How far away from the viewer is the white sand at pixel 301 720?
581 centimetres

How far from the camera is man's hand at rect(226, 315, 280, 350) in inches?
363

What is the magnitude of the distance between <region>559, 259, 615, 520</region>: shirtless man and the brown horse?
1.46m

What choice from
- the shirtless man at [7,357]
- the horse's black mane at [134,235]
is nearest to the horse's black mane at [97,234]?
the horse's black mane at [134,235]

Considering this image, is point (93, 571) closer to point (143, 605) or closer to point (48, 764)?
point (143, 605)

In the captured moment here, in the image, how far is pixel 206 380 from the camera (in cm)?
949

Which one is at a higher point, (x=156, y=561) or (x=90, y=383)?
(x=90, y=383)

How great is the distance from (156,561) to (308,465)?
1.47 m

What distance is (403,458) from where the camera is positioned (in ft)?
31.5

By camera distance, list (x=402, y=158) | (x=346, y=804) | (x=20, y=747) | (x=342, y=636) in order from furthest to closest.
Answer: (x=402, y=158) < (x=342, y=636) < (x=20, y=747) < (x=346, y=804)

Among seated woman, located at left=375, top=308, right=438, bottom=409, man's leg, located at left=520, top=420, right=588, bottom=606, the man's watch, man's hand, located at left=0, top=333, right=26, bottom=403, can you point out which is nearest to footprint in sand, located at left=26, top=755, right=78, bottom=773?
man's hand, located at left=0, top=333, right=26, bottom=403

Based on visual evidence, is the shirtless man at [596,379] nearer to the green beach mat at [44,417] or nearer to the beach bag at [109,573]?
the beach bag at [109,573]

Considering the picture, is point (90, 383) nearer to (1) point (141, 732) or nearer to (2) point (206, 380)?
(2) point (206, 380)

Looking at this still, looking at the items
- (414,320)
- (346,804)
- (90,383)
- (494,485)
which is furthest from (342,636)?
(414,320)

[GIVEN TASK] Convert the lines beginning with the one that contains "Based on visual" and running through the final line of the records into a Markdown table with the columns Row and Record line, numbering each row and omitting blank lines.

[REPLY TO THE TASK]
| Row | Record line |
|---|---|
| 1 | Based on visual evidence, is the shirtless man at [596,379] nearer to the green beach mat at [44,417] or nearer to the beach bag at [109,573]? |
| 2 | the beach bag at [109,573] |
| 3 | Considering the picture, is point (90, 383) nearer to (1) point (141, 732) or nearer to (2) point (206, 380)? |
| 4 | (2) point (206, 380) |
| 5 | Looking at this still, looking at the items |
| 6 | - (414,320) |
| 7 | - (346,804) |
| 8 | - (90,383) |
| 9 | - (494,485) |
| 10 | which is furthest from (342,636)? |
| 11 | (414,320) |